— Begin Text block —

Note: you can install the specific pandera version using
pip install pre 'pandera[polars]'
We are trying a simple validation example using polars. We cant understand the problem or why it originates. But it throws polars.exceptions.ComputeError exception when any of the validation fails and there is null in data.
For example, in the code below, the dummy data contains extract_date feature with a None. It runs fine if the case_id are all int convertible string but throws the exception if any of the case_id is not int convertible.
Here is the code:
import pandera.polars as pa
import polars as pl
from datetime import date
import json
class CaseSchema(pa.DataFrameModel):
case_id: int = pa.Field(nullable=False, unique=True, coerce=True)
gdwh_portfolio_id: str = pa.Field(nullable=False, unique=True, coerce=True)
extract_date: date = pa.Field(nullable=True, coerce=True)

— End Text block —

According to the thread on pandera validation with polars, which exception is raised when a validation fails and the data contains a null?

— Begin Supplied records —

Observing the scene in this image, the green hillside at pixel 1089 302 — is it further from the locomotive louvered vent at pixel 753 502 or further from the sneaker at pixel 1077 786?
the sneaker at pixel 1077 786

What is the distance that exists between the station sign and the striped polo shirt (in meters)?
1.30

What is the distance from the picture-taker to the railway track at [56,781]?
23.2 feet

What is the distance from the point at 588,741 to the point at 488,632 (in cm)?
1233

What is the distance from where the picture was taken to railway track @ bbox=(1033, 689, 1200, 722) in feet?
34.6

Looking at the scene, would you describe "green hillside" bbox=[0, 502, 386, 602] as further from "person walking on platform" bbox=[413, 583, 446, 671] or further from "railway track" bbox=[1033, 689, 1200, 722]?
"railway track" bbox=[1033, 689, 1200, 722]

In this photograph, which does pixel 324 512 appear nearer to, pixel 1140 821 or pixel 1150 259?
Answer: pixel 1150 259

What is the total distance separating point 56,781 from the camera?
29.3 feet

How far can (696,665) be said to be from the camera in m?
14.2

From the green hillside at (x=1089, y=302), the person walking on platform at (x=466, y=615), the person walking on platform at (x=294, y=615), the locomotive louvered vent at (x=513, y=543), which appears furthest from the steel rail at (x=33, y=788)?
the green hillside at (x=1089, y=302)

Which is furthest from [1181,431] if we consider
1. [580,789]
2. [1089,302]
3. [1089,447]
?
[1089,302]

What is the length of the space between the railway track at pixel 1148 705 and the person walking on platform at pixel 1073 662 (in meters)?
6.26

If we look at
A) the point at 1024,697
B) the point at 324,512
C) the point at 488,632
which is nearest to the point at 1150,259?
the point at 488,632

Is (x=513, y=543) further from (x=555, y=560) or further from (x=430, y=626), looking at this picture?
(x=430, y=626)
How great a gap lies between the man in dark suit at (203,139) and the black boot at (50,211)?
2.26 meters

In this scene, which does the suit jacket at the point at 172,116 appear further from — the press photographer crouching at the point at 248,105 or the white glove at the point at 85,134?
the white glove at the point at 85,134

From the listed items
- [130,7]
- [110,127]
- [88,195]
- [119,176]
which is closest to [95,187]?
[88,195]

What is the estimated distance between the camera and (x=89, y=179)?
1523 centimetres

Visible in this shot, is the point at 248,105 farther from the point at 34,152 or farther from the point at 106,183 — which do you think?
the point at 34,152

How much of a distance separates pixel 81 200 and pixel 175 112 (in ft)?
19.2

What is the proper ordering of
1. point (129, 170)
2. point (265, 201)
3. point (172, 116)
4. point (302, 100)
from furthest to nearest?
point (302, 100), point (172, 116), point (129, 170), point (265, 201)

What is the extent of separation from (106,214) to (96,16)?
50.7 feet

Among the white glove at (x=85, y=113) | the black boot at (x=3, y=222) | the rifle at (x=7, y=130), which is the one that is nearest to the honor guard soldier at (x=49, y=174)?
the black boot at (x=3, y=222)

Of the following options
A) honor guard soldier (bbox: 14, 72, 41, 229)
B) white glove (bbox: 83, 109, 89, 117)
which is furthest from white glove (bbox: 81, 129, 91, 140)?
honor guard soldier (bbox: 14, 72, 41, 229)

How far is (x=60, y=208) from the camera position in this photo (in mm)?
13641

— End Supplied records —

> _Output_: polars.exceptions.ComputeError